Reproduce word for word the lines of the data below, starting at the line that contains "As this scene illustrates, put" and ending at the line that contains "Answer: point (13, 67)", with both of those lines included.
═════ Data for the task ═════
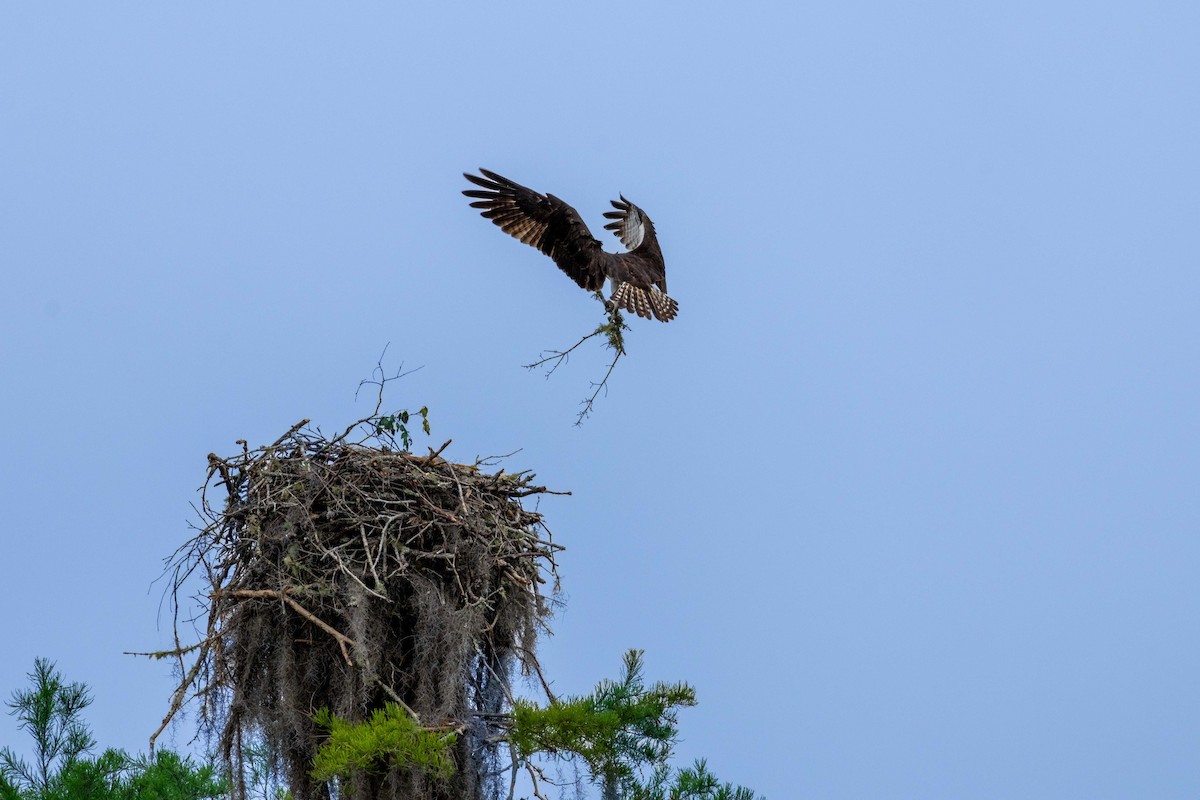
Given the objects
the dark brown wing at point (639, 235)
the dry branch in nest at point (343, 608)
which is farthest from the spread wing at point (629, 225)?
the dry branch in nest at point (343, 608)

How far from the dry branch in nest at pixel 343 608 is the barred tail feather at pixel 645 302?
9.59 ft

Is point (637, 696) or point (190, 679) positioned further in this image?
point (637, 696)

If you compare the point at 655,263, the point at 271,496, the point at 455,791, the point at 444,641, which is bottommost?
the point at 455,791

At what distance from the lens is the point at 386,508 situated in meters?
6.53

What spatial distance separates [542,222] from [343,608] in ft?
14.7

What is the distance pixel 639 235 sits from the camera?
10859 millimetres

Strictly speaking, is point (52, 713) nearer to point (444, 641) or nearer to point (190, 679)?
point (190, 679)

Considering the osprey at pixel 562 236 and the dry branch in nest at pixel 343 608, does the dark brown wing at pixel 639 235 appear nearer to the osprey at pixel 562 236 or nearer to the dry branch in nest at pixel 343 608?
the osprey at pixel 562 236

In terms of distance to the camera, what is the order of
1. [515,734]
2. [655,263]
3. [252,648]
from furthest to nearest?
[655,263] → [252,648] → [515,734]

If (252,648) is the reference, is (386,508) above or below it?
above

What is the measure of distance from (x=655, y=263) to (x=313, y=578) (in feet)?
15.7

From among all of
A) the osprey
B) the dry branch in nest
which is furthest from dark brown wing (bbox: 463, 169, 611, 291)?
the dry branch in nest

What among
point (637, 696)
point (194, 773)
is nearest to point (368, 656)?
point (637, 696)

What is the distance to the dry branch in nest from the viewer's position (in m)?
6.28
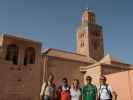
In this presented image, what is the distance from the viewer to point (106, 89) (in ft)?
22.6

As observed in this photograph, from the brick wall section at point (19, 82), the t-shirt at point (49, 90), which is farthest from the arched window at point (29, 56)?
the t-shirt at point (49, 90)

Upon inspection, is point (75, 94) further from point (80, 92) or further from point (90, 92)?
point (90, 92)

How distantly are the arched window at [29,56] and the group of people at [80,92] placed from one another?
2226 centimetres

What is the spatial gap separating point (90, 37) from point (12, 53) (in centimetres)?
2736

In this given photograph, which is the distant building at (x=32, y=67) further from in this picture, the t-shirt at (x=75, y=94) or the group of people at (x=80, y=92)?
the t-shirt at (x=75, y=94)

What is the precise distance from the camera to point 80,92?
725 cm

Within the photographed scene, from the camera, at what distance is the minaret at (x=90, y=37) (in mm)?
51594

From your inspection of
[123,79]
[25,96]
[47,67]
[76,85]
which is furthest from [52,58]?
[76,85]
═════
═════ Data for the task ═════
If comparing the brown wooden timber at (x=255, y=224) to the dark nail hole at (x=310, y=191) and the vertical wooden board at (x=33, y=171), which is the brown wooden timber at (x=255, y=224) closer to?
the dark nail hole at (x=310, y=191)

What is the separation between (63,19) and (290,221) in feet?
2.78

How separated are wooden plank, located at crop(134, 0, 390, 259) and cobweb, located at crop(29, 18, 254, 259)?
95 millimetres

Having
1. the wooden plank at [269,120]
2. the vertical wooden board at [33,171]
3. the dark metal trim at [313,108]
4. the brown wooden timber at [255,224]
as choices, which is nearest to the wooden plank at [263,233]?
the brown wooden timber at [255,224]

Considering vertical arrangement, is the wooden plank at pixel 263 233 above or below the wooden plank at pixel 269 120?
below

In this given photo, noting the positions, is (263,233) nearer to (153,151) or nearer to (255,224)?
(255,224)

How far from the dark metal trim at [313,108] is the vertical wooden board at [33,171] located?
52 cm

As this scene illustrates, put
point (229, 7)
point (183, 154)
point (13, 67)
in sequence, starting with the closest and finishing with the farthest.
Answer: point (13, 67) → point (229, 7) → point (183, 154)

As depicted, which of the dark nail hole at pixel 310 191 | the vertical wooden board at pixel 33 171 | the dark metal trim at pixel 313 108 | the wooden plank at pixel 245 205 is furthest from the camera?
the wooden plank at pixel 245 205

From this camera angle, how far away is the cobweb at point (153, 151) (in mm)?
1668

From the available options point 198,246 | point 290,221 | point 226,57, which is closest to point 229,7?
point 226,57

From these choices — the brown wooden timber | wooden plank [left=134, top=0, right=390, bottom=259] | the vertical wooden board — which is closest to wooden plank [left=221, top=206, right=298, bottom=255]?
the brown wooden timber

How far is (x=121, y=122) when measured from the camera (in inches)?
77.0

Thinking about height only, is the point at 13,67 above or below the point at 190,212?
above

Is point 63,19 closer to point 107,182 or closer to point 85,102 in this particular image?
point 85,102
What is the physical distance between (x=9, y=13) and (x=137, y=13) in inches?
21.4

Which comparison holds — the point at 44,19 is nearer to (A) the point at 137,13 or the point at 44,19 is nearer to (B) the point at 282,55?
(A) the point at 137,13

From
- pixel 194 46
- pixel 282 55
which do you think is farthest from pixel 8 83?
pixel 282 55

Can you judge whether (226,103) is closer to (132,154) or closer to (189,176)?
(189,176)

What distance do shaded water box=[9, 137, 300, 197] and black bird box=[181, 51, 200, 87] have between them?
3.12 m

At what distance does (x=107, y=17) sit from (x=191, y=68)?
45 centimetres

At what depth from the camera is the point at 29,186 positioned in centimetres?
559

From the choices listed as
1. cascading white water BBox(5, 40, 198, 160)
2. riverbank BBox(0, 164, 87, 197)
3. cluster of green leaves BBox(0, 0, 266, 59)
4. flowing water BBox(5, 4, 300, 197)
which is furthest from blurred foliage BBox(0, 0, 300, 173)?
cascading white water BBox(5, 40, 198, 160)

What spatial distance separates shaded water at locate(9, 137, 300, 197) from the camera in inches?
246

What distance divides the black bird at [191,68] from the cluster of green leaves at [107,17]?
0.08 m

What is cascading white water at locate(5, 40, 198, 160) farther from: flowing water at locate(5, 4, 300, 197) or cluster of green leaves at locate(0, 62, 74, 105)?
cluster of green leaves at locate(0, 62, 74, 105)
═════
§ Exercise result
As this scene illustrates, put
point (229, 7)
point (183, 154)
point (13, 67)
in sequence, starting with the closest and finishing with the farthest.
Answer: point (13, 67) → point (229, 7) → point (183, 154)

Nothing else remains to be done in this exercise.